● Instruction A
Which types of fixtures does the forum thread below name as possibly requiring more than one DMX address?

● Text block

--------------------------------

# using light board to control fogger?



## NHStech (Apr 14, 2011)

This post will show my ignorance, but, how does one go about hooking up a dmx fogger/snow machine, etc. so it will run off a light board on cue. I would prefer this to someone standing offstage with the wired remote control. My light board is an etc express 125. I do not have a dmx fogger, but am considering one.


----------



## jglodeklights (Apr 14, 2011)

DMX512 is a system by which you have 512 different control channels, or addresses. When you are soft patching dimmers, you are telling the board what address each dimmer is at and which of your console control channels you want it at. The same concept applies to any other DMX controlled device, it has an address that you can usually assign it on the device itself. Fixtures like foggers, scrollers and moving lights may require more than one DMX address. 

For example, Chauvet LED 200B units have 6 addresses/control channels. The value channel 1 is at controls what mode the unit is in. If the unit is set to RGB color mixing mode by leaving address/channel 1 on the unit at 0, that means channel 2 is the intensity of the Red LEDs, Channel 3 is the Blue LEDs, 4 is the Green LEDs, channel 5 is the strobe effect and rate, and channel 6 dims the unit. To patch this unit will require 6 consecutive DMS addresses, and on your Express 6 different control channels on the board. If the unit is addressed at 1, you will need to patch DMX addresses 1,2,3,4,5 and 6 into channels on your Express. If you address it at 7, you will need to patch DMX addresses 7,8,9,10,11 and 12 into channels on your Express.

--------------------------------

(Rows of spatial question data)
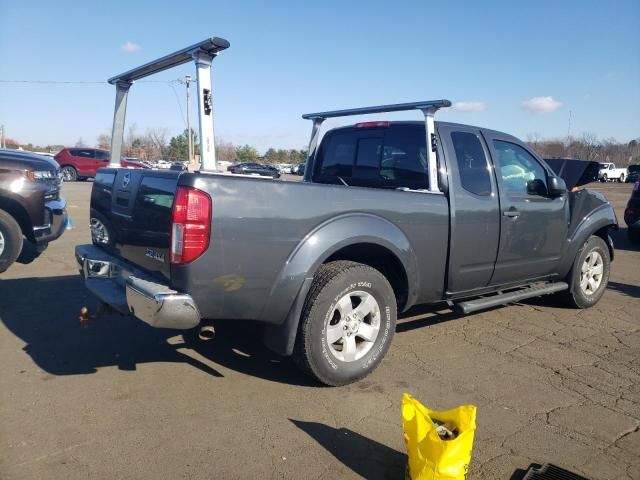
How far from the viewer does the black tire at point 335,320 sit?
3330 millimetres

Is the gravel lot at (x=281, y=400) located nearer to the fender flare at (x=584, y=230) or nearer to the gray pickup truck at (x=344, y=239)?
the gray pickup truck at (x=344, y=239)

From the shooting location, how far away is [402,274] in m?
3.92

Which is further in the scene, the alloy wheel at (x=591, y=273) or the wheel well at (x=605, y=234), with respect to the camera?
the wheel well at (x=605, y=234)

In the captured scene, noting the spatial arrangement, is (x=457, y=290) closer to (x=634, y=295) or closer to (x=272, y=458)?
(x=272, y=458)

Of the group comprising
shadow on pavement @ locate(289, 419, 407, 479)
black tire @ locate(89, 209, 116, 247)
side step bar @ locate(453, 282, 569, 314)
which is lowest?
shadow on pavement @ locate(289, 419, 407, 479)

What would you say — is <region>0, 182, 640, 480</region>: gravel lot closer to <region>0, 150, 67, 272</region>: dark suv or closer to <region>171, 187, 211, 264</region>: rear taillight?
<region>171, 187, 211, 264</region>: rear taillight

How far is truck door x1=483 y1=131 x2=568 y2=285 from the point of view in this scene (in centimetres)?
463

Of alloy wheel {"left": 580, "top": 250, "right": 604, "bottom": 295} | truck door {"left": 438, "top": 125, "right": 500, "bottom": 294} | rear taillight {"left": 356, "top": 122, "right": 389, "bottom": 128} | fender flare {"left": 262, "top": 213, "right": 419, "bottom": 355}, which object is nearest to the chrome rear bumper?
fender flare {"left": 262, "top": 213, "right": 419, "bottom": 355}

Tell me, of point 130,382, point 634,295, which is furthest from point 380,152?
point 634,295

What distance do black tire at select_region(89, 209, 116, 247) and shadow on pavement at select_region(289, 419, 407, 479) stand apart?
2.01 m

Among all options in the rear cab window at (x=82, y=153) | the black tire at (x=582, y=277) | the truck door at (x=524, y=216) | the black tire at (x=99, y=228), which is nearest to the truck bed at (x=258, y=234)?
the black tire at (x=99, y=228)

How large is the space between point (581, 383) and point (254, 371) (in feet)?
7.94

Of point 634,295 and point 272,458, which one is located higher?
point 634,295

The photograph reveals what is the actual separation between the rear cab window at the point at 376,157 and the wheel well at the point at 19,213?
155 inches
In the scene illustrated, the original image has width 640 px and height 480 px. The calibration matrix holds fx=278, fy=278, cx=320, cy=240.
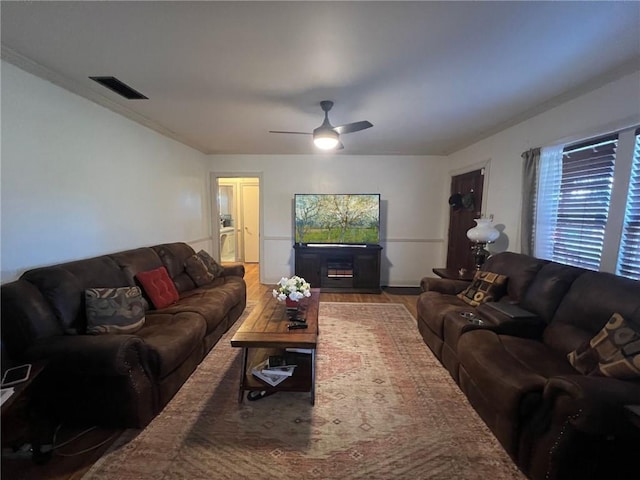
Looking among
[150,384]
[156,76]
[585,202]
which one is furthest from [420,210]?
[150,384]

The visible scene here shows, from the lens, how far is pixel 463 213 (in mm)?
4508

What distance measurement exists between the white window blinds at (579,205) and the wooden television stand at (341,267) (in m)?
2.42

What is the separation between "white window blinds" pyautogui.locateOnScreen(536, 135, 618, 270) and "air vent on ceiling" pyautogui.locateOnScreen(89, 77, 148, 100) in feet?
13.3

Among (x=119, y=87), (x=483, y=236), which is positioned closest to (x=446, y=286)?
(x=483, y=236)


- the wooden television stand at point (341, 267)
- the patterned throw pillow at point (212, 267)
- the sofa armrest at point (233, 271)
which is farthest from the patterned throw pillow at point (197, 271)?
the wooden television stand at point (341, 267)

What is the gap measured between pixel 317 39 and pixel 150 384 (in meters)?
2.48

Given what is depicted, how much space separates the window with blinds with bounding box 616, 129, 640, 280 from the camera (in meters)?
2.06

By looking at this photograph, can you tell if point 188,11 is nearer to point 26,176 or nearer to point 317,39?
point 317,39

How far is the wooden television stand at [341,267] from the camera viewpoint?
4.85 metres

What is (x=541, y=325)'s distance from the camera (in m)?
2.19

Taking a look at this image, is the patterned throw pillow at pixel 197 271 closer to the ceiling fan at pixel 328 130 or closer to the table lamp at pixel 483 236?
the ceiling fan at pixel 328 130

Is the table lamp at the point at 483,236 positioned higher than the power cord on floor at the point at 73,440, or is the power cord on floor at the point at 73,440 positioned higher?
the table lamp at the point at 483,236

--------------------------------

● Instruction B
List every line of the listing above that contains the string "with", treating uppercase and lowercase as different.

● Exercise solution A
Foggers, scrollers, and moving lights.

● Exercise solution B
Which is further in the scene, the alloy wheel at (x=591, y=273) or the wheel well at (x=605, y=234), with respect to the camera?
Given what is depicted, how much space separates the window with blinds with bounding box 616, 129, 640, 280 from the camera (in meters)?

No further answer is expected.